Rows from a dataset:
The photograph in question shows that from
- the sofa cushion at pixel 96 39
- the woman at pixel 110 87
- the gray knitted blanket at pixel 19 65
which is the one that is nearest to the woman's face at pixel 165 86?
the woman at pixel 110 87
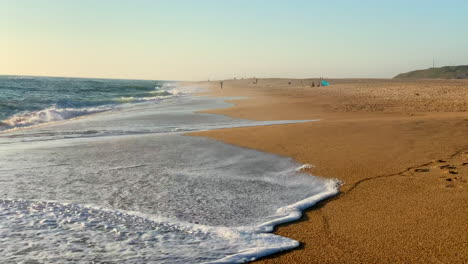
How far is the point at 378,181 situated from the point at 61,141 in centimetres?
735

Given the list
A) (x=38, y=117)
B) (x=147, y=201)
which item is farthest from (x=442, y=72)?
(x=147, y=201)

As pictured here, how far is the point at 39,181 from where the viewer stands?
5.23 meters

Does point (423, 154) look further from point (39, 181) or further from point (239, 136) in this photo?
point (39, 181)

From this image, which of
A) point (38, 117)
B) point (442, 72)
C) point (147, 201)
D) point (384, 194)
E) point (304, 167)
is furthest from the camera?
point (442, 72)

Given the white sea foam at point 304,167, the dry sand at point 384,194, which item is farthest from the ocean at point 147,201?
the dry sand at point 384,194

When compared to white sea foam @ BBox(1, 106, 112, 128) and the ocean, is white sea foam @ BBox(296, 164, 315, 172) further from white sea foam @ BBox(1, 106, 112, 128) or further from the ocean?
white sea foam @ BBox(1, 106, 112, 128)

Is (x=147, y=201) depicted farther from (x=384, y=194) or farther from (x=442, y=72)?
(x=442, y=72)

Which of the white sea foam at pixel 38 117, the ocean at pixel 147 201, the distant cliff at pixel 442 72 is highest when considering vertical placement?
the distant cliff at pixel 442 72

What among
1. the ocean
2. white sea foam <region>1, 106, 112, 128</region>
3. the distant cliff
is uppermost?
the distant cliff

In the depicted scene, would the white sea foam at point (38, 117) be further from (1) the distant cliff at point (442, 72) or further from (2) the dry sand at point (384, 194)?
(1) the distant cliff at point (442, 72)

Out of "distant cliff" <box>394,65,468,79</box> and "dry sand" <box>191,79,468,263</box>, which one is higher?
"distant cliff" <box>394,65,468,79</box>

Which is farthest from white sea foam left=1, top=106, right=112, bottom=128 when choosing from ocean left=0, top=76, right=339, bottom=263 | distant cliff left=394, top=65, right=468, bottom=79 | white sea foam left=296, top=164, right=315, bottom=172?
distant cliff left=394, top=65, right=468, bottom=79

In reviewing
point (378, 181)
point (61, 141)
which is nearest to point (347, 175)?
point (378, 181)

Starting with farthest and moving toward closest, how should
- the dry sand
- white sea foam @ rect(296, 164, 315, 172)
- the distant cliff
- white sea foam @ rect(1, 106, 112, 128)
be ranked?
the distant cliff
white sea foam @ rect(1, 106, 112, 128)
white sea foam @ rect(296, 164, 315, 172)
the dry sand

Exercise = Your output consists solely of the lines from the one with "In reviewing" through the last line, copied exactly.

Exercise answer =
In reviewing
point (378, 181)
point (61, 141)
which is nearest to point (347, 175)?
point (378, 181)

Starting with farthest and moving toward closest, how should
- the dry sand
- white sea foam @ rect(296, 164, 315, 172)
- the distant cliff
- white sea foam @ rect(1, 106, 112, 128)
be ranked?
the distant cliff
white sea foam @ rect(1, 106, 112, 128)
white sea foam @ rect(296, 164, 315, 172)
the dry sand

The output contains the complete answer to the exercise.